▶ [Assignment]: Each line below must be set down exactly as it stands.

[Items from a dataset]
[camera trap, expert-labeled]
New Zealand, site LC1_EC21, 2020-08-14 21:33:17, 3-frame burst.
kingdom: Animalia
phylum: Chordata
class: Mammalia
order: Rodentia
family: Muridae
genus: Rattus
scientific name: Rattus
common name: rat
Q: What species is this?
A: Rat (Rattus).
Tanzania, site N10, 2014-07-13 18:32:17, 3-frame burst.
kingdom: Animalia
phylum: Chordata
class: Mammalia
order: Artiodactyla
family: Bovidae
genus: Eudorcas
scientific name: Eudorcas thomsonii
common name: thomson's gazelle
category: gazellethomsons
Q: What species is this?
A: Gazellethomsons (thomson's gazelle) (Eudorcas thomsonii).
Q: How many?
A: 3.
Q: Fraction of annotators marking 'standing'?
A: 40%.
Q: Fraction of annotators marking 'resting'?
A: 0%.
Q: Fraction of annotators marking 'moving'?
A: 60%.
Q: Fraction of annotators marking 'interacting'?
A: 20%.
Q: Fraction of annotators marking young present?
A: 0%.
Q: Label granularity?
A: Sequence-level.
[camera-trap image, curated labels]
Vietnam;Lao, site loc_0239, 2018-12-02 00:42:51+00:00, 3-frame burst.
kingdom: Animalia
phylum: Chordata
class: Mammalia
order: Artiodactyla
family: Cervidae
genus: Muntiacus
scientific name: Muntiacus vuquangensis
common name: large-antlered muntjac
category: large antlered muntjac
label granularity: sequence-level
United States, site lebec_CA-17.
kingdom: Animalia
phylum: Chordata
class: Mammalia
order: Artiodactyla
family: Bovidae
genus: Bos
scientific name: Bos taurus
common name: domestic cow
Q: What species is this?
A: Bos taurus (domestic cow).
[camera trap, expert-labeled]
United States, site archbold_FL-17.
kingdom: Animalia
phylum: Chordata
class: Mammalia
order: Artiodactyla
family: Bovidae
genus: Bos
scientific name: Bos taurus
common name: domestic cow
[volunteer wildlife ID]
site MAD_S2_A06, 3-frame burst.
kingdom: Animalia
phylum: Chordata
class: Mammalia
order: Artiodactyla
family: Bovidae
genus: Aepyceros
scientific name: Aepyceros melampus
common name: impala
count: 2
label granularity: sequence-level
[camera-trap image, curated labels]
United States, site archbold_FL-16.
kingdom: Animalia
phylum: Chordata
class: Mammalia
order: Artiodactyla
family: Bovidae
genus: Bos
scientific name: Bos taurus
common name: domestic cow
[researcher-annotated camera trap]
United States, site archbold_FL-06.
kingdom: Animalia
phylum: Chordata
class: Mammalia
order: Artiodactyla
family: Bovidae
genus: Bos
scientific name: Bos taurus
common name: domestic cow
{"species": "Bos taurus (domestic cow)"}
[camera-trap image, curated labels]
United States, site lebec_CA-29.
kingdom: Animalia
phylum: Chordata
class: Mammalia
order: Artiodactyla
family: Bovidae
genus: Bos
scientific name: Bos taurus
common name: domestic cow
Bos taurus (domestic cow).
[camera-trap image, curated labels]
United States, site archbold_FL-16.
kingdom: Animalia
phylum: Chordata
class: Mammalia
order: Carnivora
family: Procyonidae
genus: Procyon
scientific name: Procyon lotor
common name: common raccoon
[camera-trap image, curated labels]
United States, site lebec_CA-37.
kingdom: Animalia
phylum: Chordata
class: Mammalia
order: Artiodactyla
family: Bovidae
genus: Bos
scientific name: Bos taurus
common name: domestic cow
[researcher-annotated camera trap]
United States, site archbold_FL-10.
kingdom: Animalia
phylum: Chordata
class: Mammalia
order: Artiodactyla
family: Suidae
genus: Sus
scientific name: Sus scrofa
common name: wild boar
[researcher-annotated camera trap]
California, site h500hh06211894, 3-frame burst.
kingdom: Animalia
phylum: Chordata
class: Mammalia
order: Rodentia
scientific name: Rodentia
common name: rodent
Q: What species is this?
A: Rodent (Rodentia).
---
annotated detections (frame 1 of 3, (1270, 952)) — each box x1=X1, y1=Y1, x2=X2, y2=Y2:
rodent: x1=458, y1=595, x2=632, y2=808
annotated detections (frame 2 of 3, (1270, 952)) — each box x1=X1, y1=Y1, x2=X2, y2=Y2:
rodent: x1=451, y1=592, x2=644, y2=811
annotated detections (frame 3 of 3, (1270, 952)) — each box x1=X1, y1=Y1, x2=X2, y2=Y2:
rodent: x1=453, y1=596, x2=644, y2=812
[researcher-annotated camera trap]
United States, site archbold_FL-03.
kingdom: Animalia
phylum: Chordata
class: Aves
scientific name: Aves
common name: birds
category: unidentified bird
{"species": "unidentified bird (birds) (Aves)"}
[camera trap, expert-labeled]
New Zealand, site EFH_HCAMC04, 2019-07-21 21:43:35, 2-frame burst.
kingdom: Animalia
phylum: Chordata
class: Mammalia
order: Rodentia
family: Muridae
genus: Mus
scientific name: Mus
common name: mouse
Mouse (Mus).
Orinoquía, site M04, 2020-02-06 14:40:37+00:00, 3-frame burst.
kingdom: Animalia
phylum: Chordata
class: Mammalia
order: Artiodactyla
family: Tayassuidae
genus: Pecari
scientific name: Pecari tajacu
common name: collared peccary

▶ [Worked solution]:
[camera trap, expert-labeled]
New Zealand, site LC1_EC21, 2020-08-14 21:33:17, 3-frame burst.
kingdom: Animalia
phylum: Chordata
class: Mammalia
order: Rodentia
family: Muridae
genus: Rattus
scientific name: Rattus
common name: rat
Q: What species is this?
A: Rat (Rattus).
Tanzania, site N10, 2014-07-13 18:32:17, 3-frame burst.
kingdom: Animalia
phylum: Chordata
class: Mammalia
order: Artiodactyla
family: Bovidae
genus: Eudorcas
scientific name: Eudorcas thomsonii
common name: thomson's gazelle
category: gazellethomsons
Q: What species is this?
A: Gazellethomsons (thomson's gazelle) (Eudorcas thomsonii).
Q: How many?
A: 3.
Q: Fraction of annotators marking 'standing'?
A: 40%.
Q: Fraction of annotators marking 'resting'?
A: 0%.
Q: Fraction of annotators marking 'moving'?
A: 60%.
Q: Fraction of annotators marking 'interacting'?
A: 20%.
Q: Fraction of annotators marking young present?
A: 0%.
Q: Label granularity?
A: Sequence-level.
[camera-trap image, curated labels]
Vietnam;Lao, site loc_0239, 2018-12-02 00:42:51+00:00, 3-frame burst.
kingdom: Animalia
phylum: Chordata
class: Mammalia
order: Artiodactyla
family: Cervidae
genus: Muntiacus
scientific name: Muntiacus vuquangensis
common name: large-antlered muntjac
category: large antlered muntjac
label granularity: sequence-level
United States, site lebec_CA-17.
kingdom: Animalia
phylum: Chordata
class: Mammalia
order: Artiodactyla
family: Bovidae
genus: Bos
scientific name: Bos taurus
common name: domestic cow
Q: What species is this?
A: Bos taurus (domestic cow).
[camera trap, expert-labeled]
United States, site archbold_FL-17.
kingdom: Animalia
phylum: Chordata
class: Mammalia
order: Artiodactyla
family: Bovidae
genus: Bos
scientific name: Bos taurus
common name: domestic cow
[volunteer wildlife ID]
site MAD_S2_A06, 3-frame burst.
kingdom: Animalia
phylum: Chordata
class: Mammalia
order: Artiodactyla
family: Bovidae
genus: Aepyceros
scientific name: Aepyceros melampus
common name: impala
count: 2
label granularity: sequence-level
[camera-trap image, curated labels]
United States, site archbold_FL-16.
kingdom: Animalia
phylum: Chordata
class: Mammalia
order: Artiodactyla
family: Bovidae
genus: Bos
scientific name: Bos taurus
common name: domestic cow
[researcher-annotated camera trap]
United States, site archbold_FL-06.
kingdom: Animalia
phylum: Chordata
class: Mammalia
order: Artiodactyla
family: Bovidae
genus: Bos
scientific name: Bos taurus
common name: domestic cow
{"species": "Bos taurus (domestic cow)"}
[camera-trap image, curated labels]
United States, site lebec_CA-29.
kingdom: Animalia
phylum: Chordata
class: Mammalia
order: Artiodactyla
family: Bovidae
genus: Bos
scientific name: Bos taurus
common name: domestic cow
Bos taurus (domestic cow).
[camera-trap image, curated labels]
United States, site archbold_FL-16.
kingdom: Animalia
phylum: Chordata
class: Mammalia
order: Carnivora
family: Procyonidae
genus: Procyon
scientific name: Procyon lotor
common name: common raccoon
[camera-trap image, curated labels]
United States, site lebec_CA-37.
kingdom: Animalia
phylum: Chordata
class: Mammalia
order: Artiodactyla
family: Bovidae
genus: Bos
scientific name: Bos taurus
common name: domestic cow
[researcher-annotated camera trap]
United States, site archbold_FL-10.
kingdom: Animalia
phylum: Chordata
class: Mammalia
order: Artiodactyla
family: Suidae
genus: Sus
scientific name: Sus scrofa
common name: wild boar
[researcher-annotated camera trap]
California, site h500hh06211894, 3-frame burst.
kingdom: Animalia
phylum: Chordata
class: Mammalia
order: Rodentia
scientific name: Rodentia
common name: rodent
Q: What species is this?
A: Rodent (Rodentia).
---
annotated detections (frame 1 of 3, (1270, 952)) — each box x1=X1, y1=Y1, x2=X2, y2=Y2:
rodent: x1=458, y1=595, x2=632, y2=808
annotated detections (frame 2 of 3, (1270, 952)) — each box x1=X1, y1=Y1, x2=X2, y2=Y2:
rodent: x1=451, y1=592, x2=644, y2=811
annotated detections (frame 3 of 3, (1270, 952)) — each box x1=X1, y1=Y1, x2=X2, y2=Y2:
rodent: x1=453, y1=596, x2=644, y2=812
[researcher-annotated camera trap]
United States, site archbold_FL-03.
kingdom: Animalia
phylum: Chordata
class: Aves
scientific name: Aves
common name: birds
category: unidentified bird
{"species": "unidentified bird (birds) (Aves)"}
[camera trap, expert-labeled]
New Zealand, site EFH_HCAMC04, 2019-07-21 21:43:35, 2-frame burst.
kingdom: Animalia
phylum: Chordata
class: Mammalia
order: Rodentia
family: Muridae
genus: Mus
scientific name: Mus
common name: mouse
Mouse (Mus).
Orinoquía, site M04, 2020-02-06 14:40:37+00:00, 3-frame burst.
kingdom: Animalia
phylum: Chordata
class: Mammalia
order: Artiodactyla
family: Tayassuidae
genus: Pecari
scientific name: Pecari tajacu
common name: collared peccary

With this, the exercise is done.